If Paddington Bear was an MLE...
Paddington eyed the tray hungrily. There was half a grapefruit in a bowl, a plate of bacon and eggs, some toast, and a whole pot of marmalade, not to mention a large cup of tea. “Is all that for me?” he exclaimed. - A Bear Called Paddington, by Michael Bond
I developed marmalade after building multiple retrieval and recommendation systems with text embeddings. It can be difficult to internally visualize and communicate to others how a given passage of text will be translated into tokens, especially when context limits mean either naive truncation or more involved chunking approaches.

My aim is to make a web utility tool for developers, engineers and product owners building features around text emebeddings. Think Regex101, Carbon, or Favicon. Here are few suggested uses cases:
- Select a sample text and configure the tokenizer and chunking strategies to understand the mechanics.
- Provide your own text (just copy/paste) and see how it “looks” tokenized and chunked based on your chosen settings.
- Debug your semantic search application whenever you aren’t getting the results you expect
A key feature of the implementation is that it is completely client-side, without any backend services. So users can safely enter their own text without any privacy concerns.

====

Set tasks ->
1. In the page about the marmalade tool, could you give the part that opens with the words containing "- Provide your" and closes with "any privacy concerns." again, swapping "backend services" for "server components"?
2. How would the page about the marmalade tool carry on after its final sentence? Please write the next part.

Dataset section ->
====

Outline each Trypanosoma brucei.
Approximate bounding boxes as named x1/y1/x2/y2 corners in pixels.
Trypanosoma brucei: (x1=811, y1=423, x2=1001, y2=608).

====

Written responses ->
1.
- Provide your own text (just copy/paste) and see how it “looks” tokenized and chunked based on your chosen settings.
- Debug your semantic search application whenever you aren’t getting the results you expect
A key feature of the implementation is that it is completely client-side, without any server components. So users can safely enter their own text without any privacy concerns.

2.
The metaphor
As for the marmalade metaphor and the overall design of the app, it is in reference to Paddington Bear, who is known for his love of marmalade sandwiches and those sweet “sticky chunks”. Also, he’s got “padding” right in his name!

I first developed this metaphor while building a demo notebook for teammates working on an Extractive Q&A Extractive Q&A specifies an explicit answer to a question within a source text, rather than generating or summarizing an answer. feature. Later, while leading the development of an internal, domain specific semantic search application, I found I often needed to visualize to others how a certain text passage would “look” to a tokenizer. Also, my kids have always loved the Paddington stories so why not make something they would like too.
It is also a funny artifact that the terms “marmalade” and “paddington” both require multiple tokens for many tokenizers, such as classic BERT-based models.
E.g., “marmalade” is tokenized as "mar" · "mal" · "ade"